Currently, the ability of the neural network to create images is limited to what it has been trained to pick out from the temporal data of scenes created by the researchers. However, with further training and even by using more advanced algorithms, the neural network could learn to visualise a much varied range of scenes, widening its potential applications in real-world situations.
Dr. Turpin added: “The single-point detectors which collect the temporal data are small, light and inexpensive, which means they could be easily added to existing systems like the cameras in autonomous vehicles to increase the accuracy and speed of their pathfinding.”
“Alternatively, they could augment existing sensors in mobile devices like the Google Pixel 4, which already has a simple gesture-recognition system based on radar technology. Future generations of our technology might even be used to monitor the rise and fall of a patient’s chest in hospital to alert staff to changes in their breathing, or to keep track of their movements to ensure their safety in a data-compliant way.”

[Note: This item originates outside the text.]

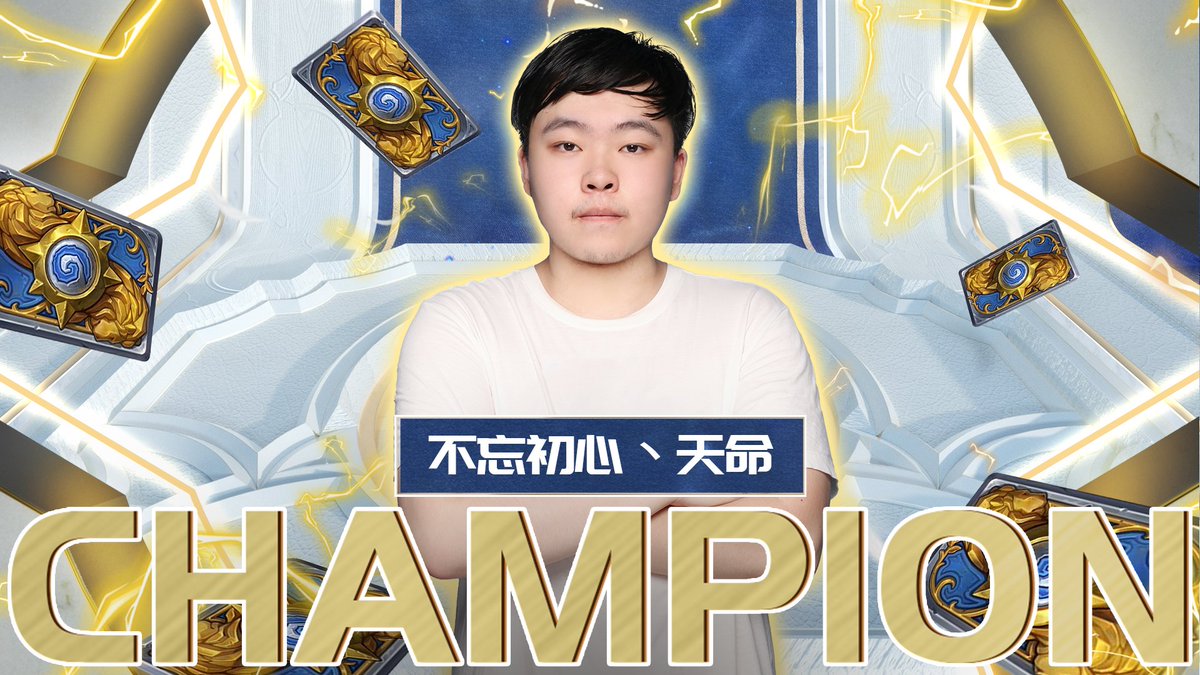 Tony Liu tweet media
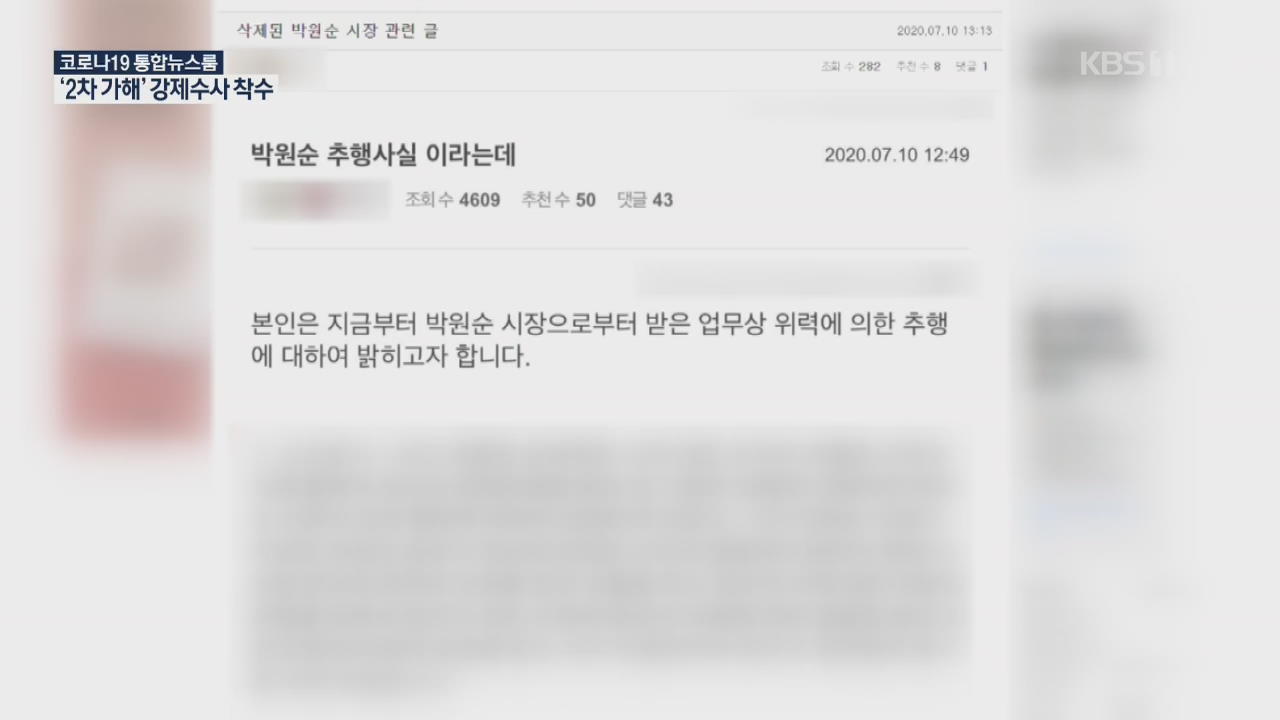 ‘박원순 고소장’ 최초 유포 사이트 압수수색…심야회의 참가자 조사 마무리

“We’re very excited about the potential of the system we’ve developed, and we’re looking forward to continuing to explore its potential. Our next step is to work on a self-contained, portable system-in-a-box and we’re keen to start examining our options for furthering our research with input from commercial partners.”
The team’s paper, titled ‘Spatial images from temporal data’, is published in Optica. The research was funded by the Royal Academy of Engineering, the Alexander von Humboldt Stiftung, the Engineering and Physical Sciences Research Council (ESPRC) and Amazon.